* _Exercise objective_
The entries are to be returned exactly, with images left out.

(Material shown begins)

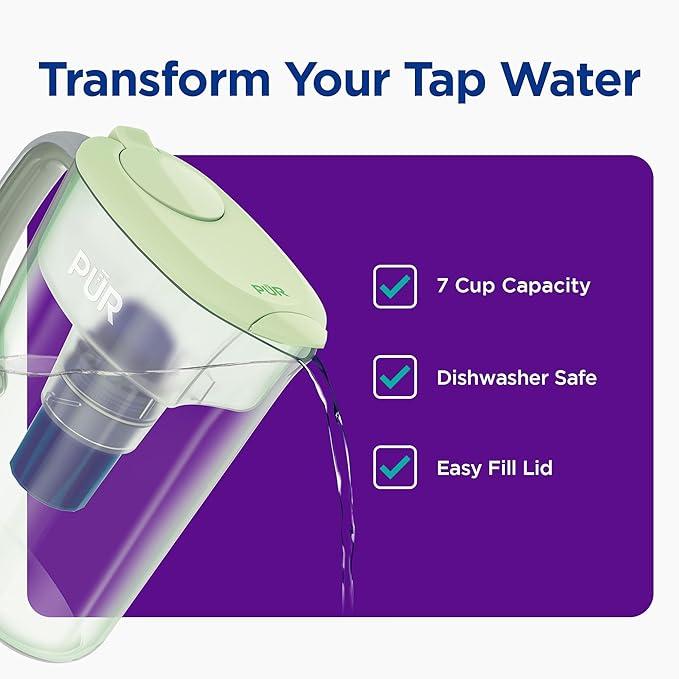 Transform Your Tap Water

PŪR

PŪR

7 Cup Capacity

Dishwasher Safe

Easy Fill Lid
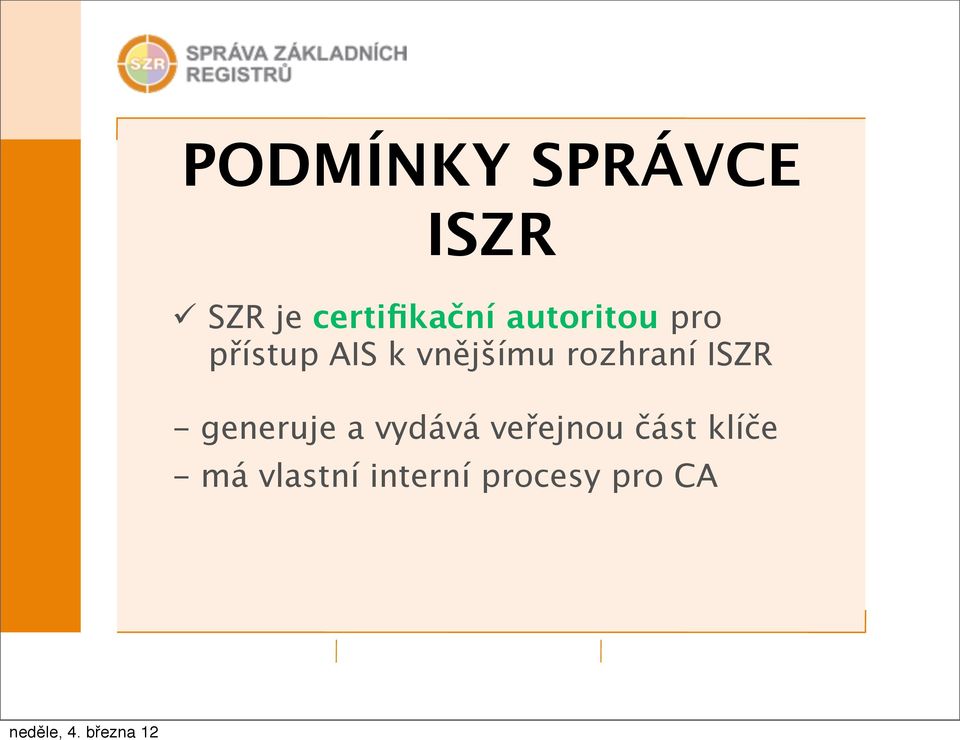 SZR

SPRÁVA ZÁKLADNÍCH REGISTRŮ

PODMÍNKY SPRÁVCE ISZR

✓ SZR je certifikační autoritou pro přístup AIS k vnějšímu rozhraní ISZR

- generuje a vydává veřejnou část klíče
- má vlastní interní procesy pro CA

neděle, 4. března 12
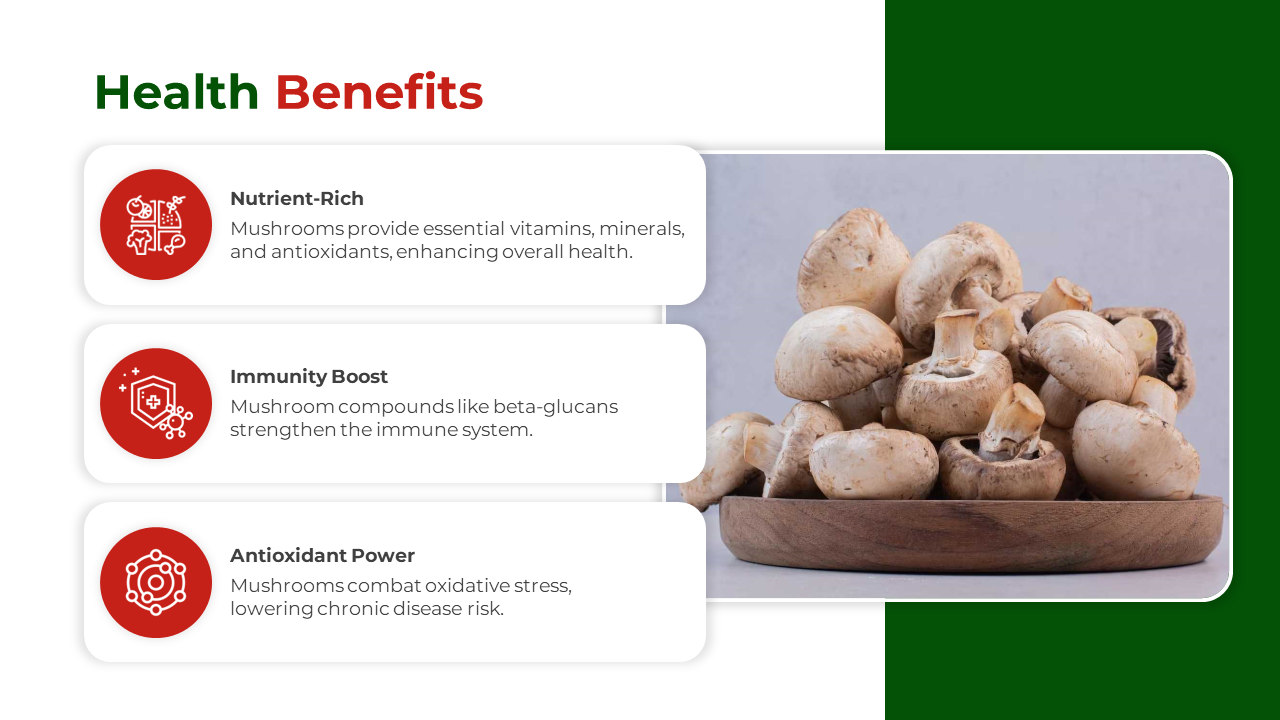 Health Benefits

Nutrient-Rich
Mushrooms provide essential vitamins, minerals, and antioxidants, enhancing overall health.

Immunity Boost
Mushroom compounds like beta-glucans strengthen the immune system.

Antioxidant Power
Mushrooms combat oxidative stress, lowering chronic disease risk.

(Material shown ends)

* _Finished exercise_
 Transform Your Tap Water

PŪR

PŪR

7 Cup Capacity

Dishwasher Safe

Easy Fill Lid
 SZR

SPRÁVA ZÁKLADNÍCH REGISTRŮ

PODMÍNKY SPRÁVCE ISZR

✓ SZR je certifikační autoritou pro přístup AIS k vnějšímu rozhraní ISZR

- generuje a vydává veřejnou část klíče
- má vlastní interní procesy pro CA

neděle, 4. března 12
 Health Benefits

Nutrient-Rich
Mushrooms provide essential vitamins, minerals, and antioxidants, enhancing overall health.

Immunity Boost
Mushroom compounds like beta-glucans strengthen the immune system.

Antioxidant Power
Mushrooms combat oxidative stress, lowering chronic disease risk.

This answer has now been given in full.